Undeterred, he saddled up and headed west, traveling under cover of darkness and holing up in hidden refuges by day. Even taking these precautions, he was still caught by an official in possession of a wanted poster bearing his description. Luckily, the official was a fellow Buddhist who had more respect for Xuanzang than the edicts of the emperor, and he allowed the monk to continue on his way.

The journey didn’t get any easier. On the western border of the Tang realm, a merchant offered to guide Xuanzang through the treacherous Yumen Pass, only to threaten his life twice for fear the monk would expose him. Archers’ arrows and parching deserts further impeded Xuanzang’s progress before he reached China’s western border.

In Gaochang, a prosperous country located near the site of modern-day Turpan in the Xinjiang Uygur Autonomous Region, Xuanzang was invited to dine with King Ju Wentai, who, impressed by the monk’s knowledge and fortitude, saddled him with supplies, servants and tribute gifts to ensure easy passage.

Even with such backing, the group was totally unprepared for the perils of Lingshan Mountain. Xuanzang wrote, “The mountain is frozen in ice even in spring and summer, [and] a disaster known as the ‘furious dragon’ [avalanches] often occurs.”The constant snowstorms made it near impossible to cook, and after seven days only two-thirds of the weary group emerged alive on the other side of the mountain.

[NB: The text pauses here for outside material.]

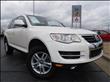 2010 Volkswagen Touareg 2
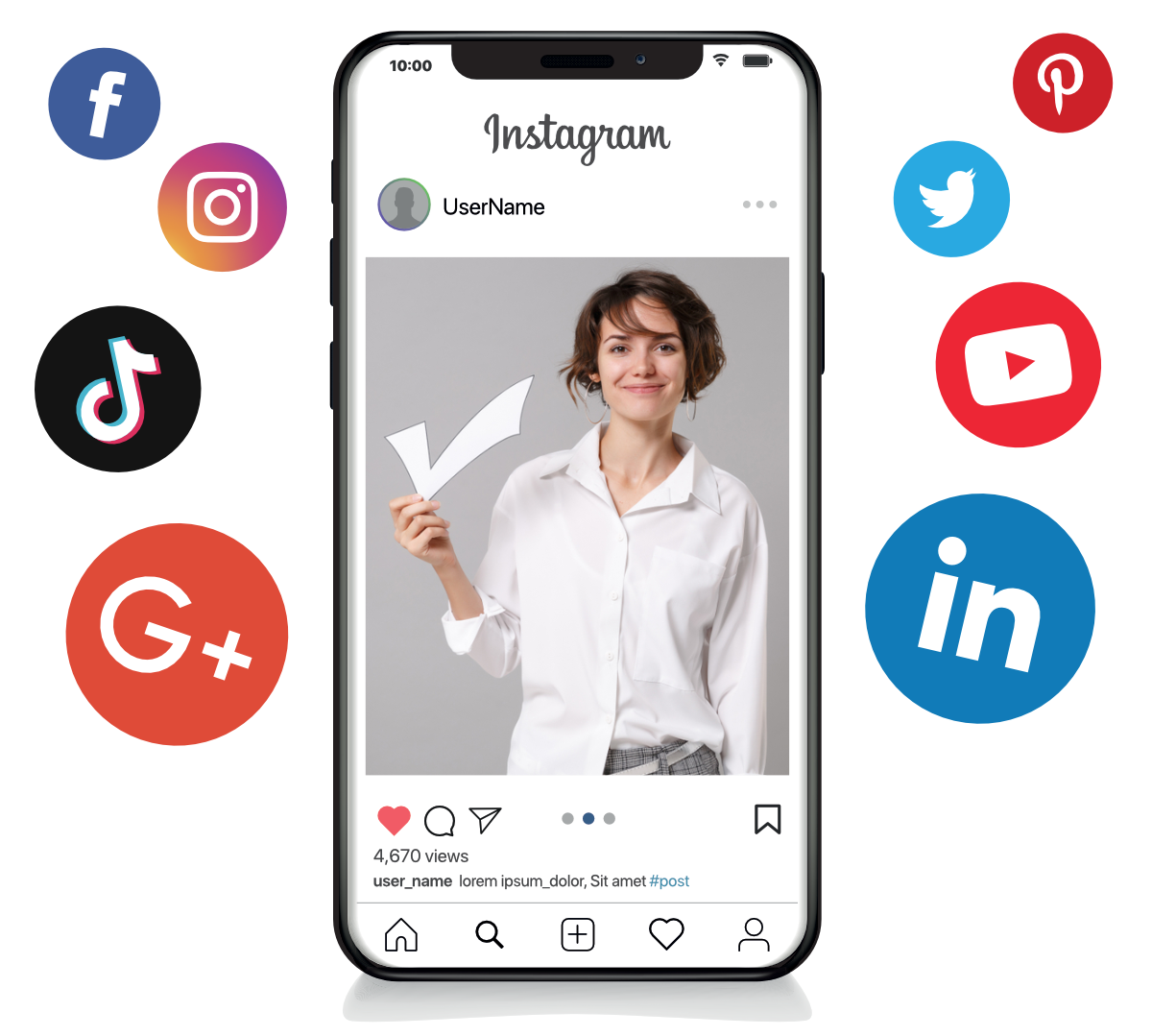 SEO Social Media Marketing in Aurora Colorado Web Designers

When Xuanzang finally made it to India, he sailed down the Ganges River in splendor―only to be captured by bandits, intent on sacrificing a top-notch specimen like Xuanzang to the Hindu goddess Durga. Knowing that he was on the point of death, the monk drifted into what he considered his final meditation. However, in an instance of seemingly miraculous intervention, a sudden storm was taken by the bandits as a divine sign, and they allowed the monk to live.

Over four years had passed since he set out when Xuanzang arrived at his final destination, Nalanda, the center of Buddhism in India. He spent the next four years studying the“Discourse on the Stages of Yogic Practice,” the sutra that had drawn him to India in the first place. His services in ensuing years as a teacher and Buddhist debater were so in demand that two local kings almost went to war over who would have the honor of hosting his lectures.

When Xuanzang set off on his return journey to Chang’an in 643 A.D. loaded with sutras, Buddhist statues and Indian plant seeds, he was unsure if he’d be allowed to return. He wrote a humble, carefully worded letter to Emperor Taizong, confessing the illegality of his travels and praising the emperor’s power to ensure he had been kept from harm. The emperor not only forgave his crime, but dispatched officials to meet him on the western border.

Xuanzang spent the rest of his life translating the sutras he had brought back with him. When he died in 664, a million people from Chang’an and other provinces attended his funeral. Emperor Gaozong, who could see Xuanzang’s tomb from his palace, was so saddened by this constant reminder of the monk’s death that he ordered it to be relocated to Bailuyuan, a mountain to the southeast of Chang’an, where it remains to this day.